What is required — Identify each line in the items below that contains the word "bare" and copy those lines out.

Scene question records
----------------

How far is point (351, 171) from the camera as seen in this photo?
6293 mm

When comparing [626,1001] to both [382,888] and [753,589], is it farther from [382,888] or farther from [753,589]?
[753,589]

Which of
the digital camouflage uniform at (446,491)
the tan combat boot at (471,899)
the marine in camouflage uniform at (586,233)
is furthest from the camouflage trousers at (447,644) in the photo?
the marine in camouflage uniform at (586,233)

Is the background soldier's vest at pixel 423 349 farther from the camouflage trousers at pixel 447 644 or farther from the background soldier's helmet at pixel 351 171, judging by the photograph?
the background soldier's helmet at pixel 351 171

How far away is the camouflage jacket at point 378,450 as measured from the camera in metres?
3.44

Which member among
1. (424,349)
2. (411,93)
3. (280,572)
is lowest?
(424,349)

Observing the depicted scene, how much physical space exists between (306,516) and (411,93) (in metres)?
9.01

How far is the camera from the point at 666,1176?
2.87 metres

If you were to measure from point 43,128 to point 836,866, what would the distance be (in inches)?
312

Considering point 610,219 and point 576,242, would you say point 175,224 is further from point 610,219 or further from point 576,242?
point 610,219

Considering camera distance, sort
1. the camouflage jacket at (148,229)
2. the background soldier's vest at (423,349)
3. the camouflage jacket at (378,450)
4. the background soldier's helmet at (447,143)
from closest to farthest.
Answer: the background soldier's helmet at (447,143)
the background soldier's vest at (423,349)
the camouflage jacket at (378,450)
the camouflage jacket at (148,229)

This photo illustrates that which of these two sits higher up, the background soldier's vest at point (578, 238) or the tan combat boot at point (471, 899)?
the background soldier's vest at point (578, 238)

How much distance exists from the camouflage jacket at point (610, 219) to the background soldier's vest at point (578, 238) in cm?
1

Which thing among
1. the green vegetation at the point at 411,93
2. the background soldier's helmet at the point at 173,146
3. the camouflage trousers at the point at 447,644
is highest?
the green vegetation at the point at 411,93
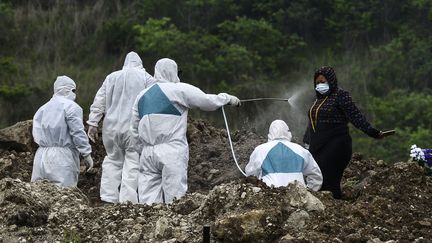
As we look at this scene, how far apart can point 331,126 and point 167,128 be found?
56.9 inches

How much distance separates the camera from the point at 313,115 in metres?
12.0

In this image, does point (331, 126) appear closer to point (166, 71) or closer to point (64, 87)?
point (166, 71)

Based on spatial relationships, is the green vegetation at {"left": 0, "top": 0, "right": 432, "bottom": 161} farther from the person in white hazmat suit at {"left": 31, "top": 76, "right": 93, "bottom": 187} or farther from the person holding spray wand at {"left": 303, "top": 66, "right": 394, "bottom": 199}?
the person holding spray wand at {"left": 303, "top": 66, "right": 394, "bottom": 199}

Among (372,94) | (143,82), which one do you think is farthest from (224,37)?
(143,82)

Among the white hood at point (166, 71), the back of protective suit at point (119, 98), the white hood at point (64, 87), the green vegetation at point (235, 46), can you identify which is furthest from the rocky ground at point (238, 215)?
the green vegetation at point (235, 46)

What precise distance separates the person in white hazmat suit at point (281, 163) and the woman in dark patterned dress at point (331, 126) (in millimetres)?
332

----------------

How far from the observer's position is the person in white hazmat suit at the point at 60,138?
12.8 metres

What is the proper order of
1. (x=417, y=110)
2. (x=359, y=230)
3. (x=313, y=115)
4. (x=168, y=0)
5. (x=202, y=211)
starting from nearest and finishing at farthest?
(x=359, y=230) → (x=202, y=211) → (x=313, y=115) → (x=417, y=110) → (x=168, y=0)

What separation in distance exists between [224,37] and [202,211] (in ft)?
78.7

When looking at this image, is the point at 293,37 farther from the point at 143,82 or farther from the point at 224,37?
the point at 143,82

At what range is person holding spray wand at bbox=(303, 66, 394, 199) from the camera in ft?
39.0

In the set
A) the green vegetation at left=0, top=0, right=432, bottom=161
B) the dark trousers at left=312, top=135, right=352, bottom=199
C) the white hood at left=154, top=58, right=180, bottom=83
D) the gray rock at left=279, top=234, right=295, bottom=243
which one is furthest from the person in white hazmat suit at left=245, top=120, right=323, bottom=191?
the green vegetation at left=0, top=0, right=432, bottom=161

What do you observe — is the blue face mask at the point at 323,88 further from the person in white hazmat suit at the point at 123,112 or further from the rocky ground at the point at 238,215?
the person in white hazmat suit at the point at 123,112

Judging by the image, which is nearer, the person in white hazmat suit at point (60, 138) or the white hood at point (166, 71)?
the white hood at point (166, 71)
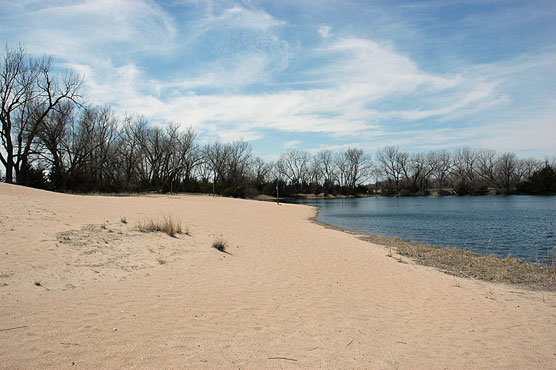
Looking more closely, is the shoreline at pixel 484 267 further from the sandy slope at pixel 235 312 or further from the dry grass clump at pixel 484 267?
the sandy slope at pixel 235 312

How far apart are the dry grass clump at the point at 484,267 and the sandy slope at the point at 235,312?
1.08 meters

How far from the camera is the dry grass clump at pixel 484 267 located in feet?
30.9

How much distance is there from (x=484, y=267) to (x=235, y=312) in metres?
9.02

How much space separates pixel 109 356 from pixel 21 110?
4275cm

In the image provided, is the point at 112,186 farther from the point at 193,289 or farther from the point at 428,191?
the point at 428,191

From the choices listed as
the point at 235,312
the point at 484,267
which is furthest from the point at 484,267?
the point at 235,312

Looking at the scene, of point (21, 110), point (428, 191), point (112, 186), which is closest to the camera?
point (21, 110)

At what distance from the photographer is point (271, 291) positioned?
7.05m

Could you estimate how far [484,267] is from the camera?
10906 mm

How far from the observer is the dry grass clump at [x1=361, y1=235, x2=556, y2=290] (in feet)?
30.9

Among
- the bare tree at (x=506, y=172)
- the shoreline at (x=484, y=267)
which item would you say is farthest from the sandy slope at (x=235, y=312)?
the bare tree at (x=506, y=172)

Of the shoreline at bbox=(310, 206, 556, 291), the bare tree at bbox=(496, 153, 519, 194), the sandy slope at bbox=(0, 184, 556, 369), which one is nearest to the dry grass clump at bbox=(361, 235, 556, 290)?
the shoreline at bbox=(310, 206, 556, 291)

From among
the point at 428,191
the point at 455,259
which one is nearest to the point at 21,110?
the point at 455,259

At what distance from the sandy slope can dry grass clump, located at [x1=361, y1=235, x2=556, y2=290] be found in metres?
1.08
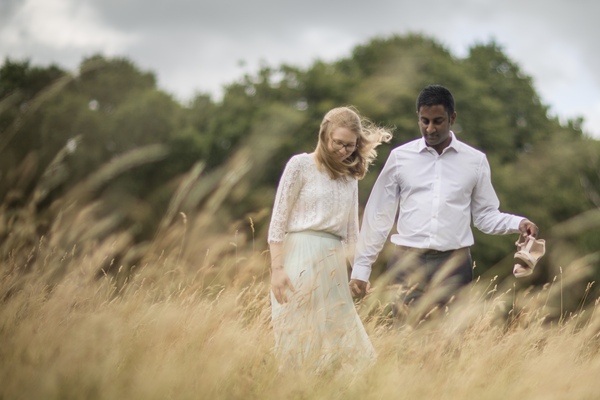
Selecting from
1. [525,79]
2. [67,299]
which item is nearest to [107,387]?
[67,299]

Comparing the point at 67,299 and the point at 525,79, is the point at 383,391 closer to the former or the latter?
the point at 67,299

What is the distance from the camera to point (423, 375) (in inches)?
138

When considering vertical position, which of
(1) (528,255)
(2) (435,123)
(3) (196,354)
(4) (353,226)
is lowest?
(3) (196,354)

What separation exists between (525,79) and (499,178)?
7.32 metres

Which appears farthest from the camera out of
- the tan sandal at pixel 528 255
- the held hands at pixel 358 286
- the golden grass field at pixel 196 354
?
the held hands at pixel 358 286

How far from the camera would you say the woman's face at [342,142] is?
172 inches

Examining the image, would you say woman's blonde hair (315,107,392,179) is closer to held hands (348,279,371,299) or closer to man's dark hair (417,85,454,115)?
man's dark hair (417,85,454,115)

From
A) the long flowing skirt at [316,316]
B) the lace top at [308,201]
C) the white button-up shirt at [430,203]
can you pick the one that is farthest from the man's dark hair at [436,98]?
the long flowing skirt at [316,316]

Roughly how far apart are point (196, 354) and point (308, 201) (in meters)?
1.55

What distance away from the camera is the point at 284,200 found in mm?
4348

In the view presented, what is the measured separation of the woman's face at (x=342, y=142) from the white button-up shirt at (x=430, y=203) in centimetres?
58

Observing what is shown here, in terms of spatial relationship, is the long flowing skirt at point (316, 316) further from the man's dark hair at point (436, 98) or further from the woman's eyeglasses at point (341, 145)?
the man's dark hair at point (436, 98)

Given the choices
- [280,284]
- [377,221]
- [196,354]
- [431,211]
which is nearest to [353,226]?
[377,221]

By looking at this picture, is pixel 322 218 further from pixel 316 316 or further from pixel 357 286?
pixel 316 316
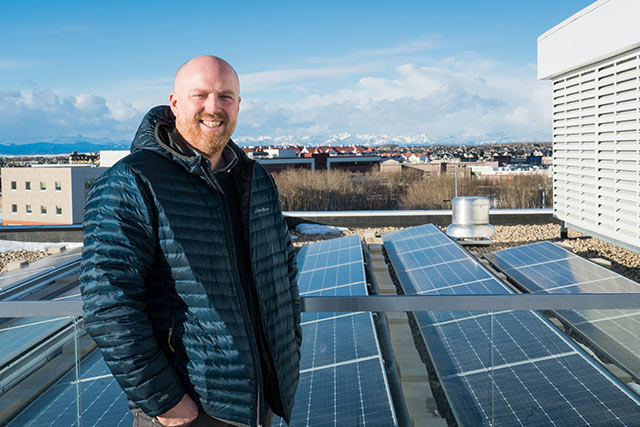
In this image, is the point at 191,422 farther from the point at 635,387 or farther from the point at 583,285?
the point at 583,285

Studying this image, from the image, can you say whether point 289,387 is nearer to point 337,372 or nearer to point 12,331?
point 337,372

----------------

Output for this exercise —
- the bare tree at (x=506, y=172)
the bare tree at (x=506, y=172)
Of the shoreline at bbox=(310, 206, 556, 291), the bare tree at bbox=(496, 153, 519, 194), the sandy slope at bbox=(0, 184, 556, 369), which one is nearest to the dry grass clump at bbox=(361, 235, 556, 290)?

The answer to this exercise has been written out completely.